- First edition cover
- Translator: Saul Bellow

Publication
- Publisher: Noonday Press
- Publication date: 1957

= Gimpel the Fool =

Book by Isaac Bashevis Singer

"Gimpel the Fool" (1953) is a short story by Isaac Bashevis Singer, translated into English by Saul Bellow in 1953. It tells the story of Gimpel, a simple bread maker who is the butt of many of his town's jokes.

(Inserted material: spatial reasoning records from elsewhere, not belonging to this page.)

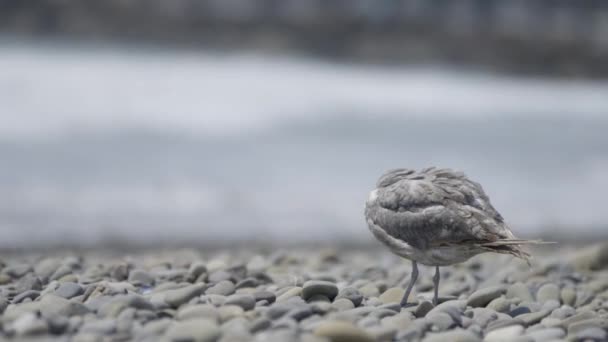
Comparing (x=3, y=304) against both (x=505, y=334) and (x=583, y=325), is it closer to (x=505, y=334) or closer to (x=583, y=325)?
(x=505, y=334)

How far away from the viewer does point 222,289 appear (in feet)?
18.6

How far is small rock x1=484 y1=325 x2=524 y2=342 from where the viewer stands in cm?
475

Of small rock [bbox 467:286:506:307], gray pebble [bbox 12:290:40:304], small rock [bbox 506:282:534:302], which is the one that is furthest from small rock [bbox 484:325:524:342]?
gray pebble [bbox 12:290:40:304]

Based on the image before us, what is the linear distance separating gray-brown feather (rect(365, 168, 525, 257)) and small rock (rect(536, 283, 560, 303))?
40.8 inches

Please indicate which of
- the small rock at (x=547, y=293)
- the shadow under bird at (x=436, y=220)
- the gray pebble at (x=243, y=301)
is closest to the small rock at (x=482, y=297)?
the shadow under bird at (x=436, y=220)

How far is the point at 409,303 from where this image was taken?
18.8 ft

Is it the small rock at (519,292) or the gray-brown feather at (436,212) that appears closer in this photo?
the gray-brown feather at (436,212)

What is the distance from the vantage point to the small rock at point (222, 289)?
5629 millimetres

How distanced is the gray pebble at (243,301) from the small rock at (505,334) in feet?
4.30

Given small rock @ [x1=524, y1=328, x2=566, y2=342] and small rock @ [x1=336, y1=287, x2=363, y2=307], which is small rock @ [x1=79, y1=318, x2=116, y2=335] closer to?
small rock @ [x1=336, y1=287, x2=363, y2=307]

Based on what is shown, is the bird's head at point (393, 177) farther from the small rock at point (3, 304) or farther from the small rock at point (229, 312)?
the small rock at point (3, 304)

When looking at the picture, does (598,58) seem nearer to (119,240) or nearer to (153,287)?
(119,240)

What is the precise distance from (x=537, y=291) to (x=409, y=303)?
118 centimetres

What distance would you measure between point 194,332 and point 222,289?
1364mm
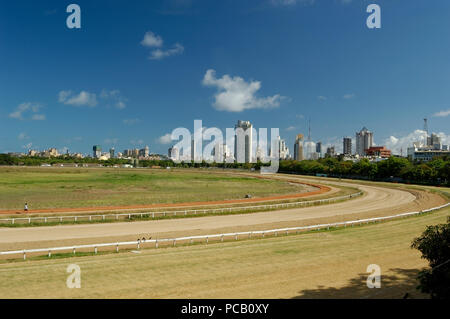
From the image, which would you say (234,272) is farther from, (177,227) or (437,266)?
(177,227)

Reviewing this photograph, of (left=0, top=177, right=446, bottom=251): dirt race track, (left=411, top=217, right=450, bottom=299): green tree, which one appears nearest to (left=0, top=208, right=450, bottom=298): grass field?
(left=411, top=217, right=450, bottom=299): green tree

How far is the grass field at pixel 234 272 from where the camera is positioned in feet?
40.5

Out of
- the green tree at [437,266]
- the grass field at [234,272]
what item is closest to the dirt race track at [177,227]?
the grass field at [234,272]

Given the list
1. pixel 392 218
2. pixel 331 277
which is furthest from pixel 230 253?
pixel 392 218

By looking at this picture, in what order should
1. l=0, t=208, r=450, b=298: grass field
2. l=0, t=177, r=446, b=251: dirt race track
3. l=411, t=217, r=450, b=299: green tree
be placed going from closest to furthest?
l=411, t=217, r=450, b=299: green tree
l=0, t=208, r=450, b=298: grass field
l=0, t=177, r=446, b=251: dirt race track

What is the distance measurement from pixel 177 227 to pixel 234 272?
1297 centimetres

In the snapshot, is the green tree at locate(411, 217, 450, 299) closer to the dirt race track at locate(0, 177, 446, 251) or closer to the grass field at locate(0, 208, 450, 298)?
the grass field at locate(0, 208, 450, 298)

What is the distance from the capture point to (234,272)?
1471 centimetres

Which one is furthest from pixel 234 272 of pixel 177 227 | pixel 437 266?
pixel 177 227

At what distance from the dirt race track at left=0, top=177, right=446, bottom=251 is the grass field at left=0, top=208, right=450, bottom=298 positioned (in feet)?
16.7

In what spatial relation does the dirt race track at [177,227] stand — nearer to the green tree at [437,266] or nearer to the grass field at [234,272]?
the grass field at [234,272]

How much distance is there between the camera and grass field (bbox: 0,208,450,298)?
1234cm

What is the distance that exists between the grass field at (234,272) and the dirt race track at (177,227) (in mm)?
5104

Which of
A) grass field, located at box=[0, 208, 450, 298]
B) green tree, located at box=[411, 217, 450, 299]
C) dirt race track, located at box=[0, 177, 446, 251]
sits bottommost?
dirt race track, located at box=[0, 177, 446, 251]
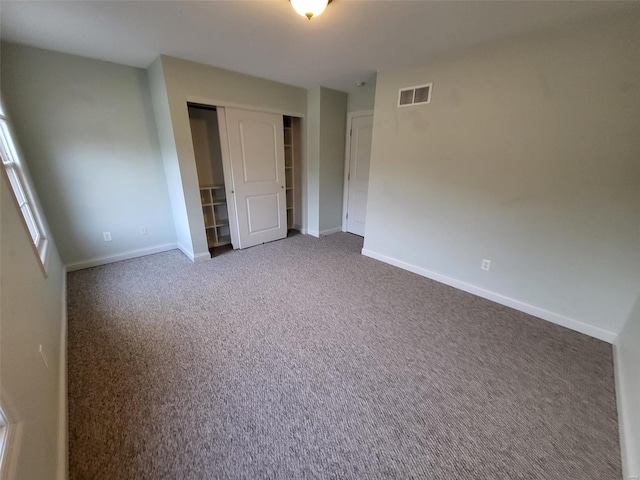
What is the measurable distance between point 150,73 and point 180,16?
1400mm

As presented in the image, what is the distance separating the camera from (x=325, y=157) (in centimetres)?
393

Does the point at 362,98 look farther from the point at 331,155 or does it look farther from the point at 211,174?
the point at 211,174

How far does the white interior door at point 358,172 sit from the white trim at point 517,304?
1239 mm

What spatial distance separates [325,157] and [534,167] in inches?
103

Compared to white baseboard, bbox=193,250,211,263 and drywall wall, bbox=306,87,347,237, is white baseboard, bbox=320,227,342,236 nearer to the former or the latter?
drywall wall, bbox=306,87,347,237

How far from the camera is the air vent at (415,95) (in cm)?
252

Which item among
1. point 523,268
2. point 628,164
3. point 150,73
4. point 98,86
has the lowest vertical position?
point 523,268

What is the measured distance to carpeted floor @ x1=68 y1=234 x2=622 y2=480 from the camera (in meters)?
1.18

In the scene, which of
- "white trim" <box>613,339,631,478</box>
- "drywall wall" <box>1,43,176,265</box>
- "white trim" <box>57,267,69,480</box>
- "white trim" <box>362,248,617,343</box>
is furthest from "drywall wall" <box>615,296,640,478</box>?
"drywall wall" <box>1,43,176,265</box>

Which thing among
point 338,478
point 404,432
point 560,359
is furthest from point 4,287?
point 560,359

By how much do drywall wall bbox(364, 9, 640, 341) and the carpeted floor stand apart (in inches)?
15.5

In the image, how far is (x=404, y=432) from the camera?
4.28ft

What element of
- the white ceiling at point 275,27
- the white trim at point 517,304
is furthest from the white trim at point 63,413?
the white trim at point 517,304

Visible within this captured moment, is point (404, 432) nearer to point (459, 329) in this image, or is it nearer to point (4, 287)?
point (459, 329)
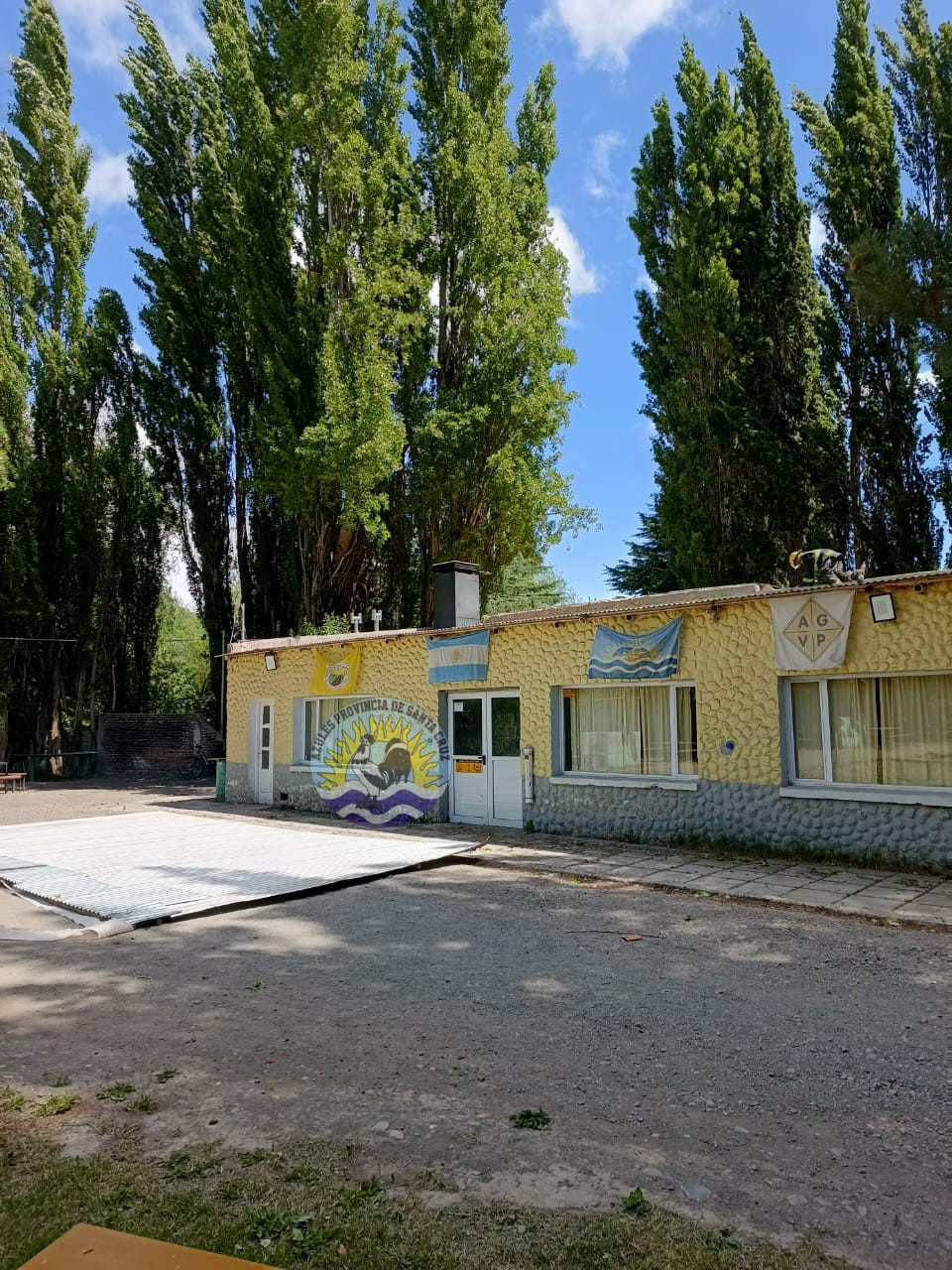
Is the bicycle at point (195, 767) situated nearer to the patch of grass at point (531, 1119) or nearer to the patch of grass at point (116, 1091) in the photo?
the patch of grass at point (116, 1091)

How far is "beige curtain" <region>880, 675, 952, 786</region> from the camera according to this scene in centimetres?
768

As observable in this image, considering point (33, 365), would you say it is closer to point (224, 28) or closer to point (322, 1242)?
point (224, 28)

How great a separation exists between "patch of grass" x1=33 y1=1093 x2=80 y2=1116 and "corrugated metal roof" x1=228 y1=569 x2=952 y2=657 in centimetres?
757

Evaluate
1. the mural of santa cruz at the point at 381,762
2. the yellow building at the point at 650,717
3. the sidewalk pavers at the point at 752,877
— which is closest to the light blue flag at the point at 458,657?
the yellow building at the point at 650,717

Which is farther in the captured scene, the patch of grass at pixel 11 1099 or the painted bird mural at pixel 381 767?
the painted bird mural at pixel 381 767

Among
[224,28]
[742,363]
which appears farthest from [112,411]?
[742,363]

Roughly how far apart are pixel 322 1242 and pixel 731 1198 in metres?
1.29

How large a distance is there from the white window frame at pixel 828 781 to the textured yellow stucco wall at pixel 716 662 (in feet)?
0.41

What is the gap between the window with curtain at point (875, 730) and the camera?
25.3 ft

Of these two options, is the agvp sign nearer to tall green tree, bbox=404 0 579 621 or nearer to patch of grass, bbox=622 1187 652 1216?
patch of grass, bbox=622 1187 652 1216

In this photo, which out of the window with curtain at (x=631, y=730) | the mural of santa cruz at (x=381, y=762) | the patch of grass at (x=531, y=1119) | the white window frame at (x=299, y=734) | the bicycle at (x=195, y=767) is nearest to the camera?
Answer: the patch of grass at (x=531, y=1119)

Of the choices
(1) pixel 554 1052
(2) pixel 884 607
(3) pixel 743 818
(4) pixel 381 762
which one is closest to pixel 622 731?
(3) pixel 743 818

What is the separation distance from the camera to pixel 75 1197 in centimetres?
244

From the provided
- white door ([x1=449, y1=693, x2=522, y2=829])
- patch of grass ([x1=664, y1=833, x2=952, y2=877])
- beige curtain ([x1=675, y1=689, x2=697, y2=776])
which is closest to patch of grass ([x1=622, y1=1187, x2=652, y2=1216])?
patch of grass ([x1=664, y1=833, x2=952, y2=877])
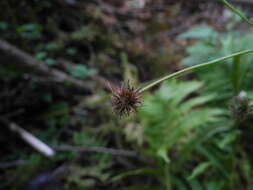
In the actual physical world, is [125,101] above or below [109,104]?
below

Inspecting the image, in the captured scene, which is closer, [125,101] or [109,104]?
[125,101]

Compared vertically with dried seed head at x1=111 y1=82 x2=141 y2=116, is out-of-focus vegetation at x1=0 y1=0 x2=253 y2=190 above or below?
above

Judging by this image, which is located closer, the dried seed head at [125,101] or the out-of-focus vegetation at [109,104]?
the dried seed head at [125,101]

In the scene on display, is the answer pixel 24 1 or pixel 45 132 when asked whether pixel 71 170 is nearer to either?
pixel 45 132

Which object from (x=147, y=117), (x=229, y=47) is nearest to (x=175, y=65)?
(x=229, y=47)

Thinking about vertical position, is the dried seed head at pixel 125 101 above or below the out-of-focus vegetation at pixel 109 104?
below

It also gives its name to the collection first published in 1957. David Roskies has put forward the view that the story constitutes a modernist revision of a story by Nachman of Bratslav.

==Collection==
The 1957 collection under this title contains the following stories:
- Gimpel the Fool
- The Gentleman from Cracow
- The Wife Killer
- By the Light of Memorial Candles
- The Mirror
- The Little Shoemakers - Tells the tale of a long line of modest shoemakers in Frampol. Focusing on one age in the line, this story tells the tale of Abba's 7 sons leaving the homeland and emigrating to America in a dynamic time.
- Joy
- From the Diary of One Not Born
- The Old Man
- Fire
- The Unseen - About desires and how far a person is willing to go to get what they desire, even at the expense of others they care about.

==Characters==
Elka

Elka, who is known as the town prostitute, marries Gimpel when he agrees to get the town to take up a collection to raise a dowry for her. She is five months pregnant by another man when they are married, but she tells Gimpel the child is his and, when it arrives four months after their marriage, that it is simply premature. Throughout the story Elka commits numerous infidelities and eventually has six children, none of whom are Gimpel's. On her deathbed she admits her infidelities to her husband and asks him to forgive her.

The Spirit of Evil

The devil appears to Gimpel the baker and tells him to urinate in the bread intended for the village in order to get revenge for the many injustices the villagers have forced him to endure over the years. He does so, but is scolded by the spirit of his deceased wife. He destroys the tainted bread and becomes a homeless wanderer; at night he talks with the spirit of Elka.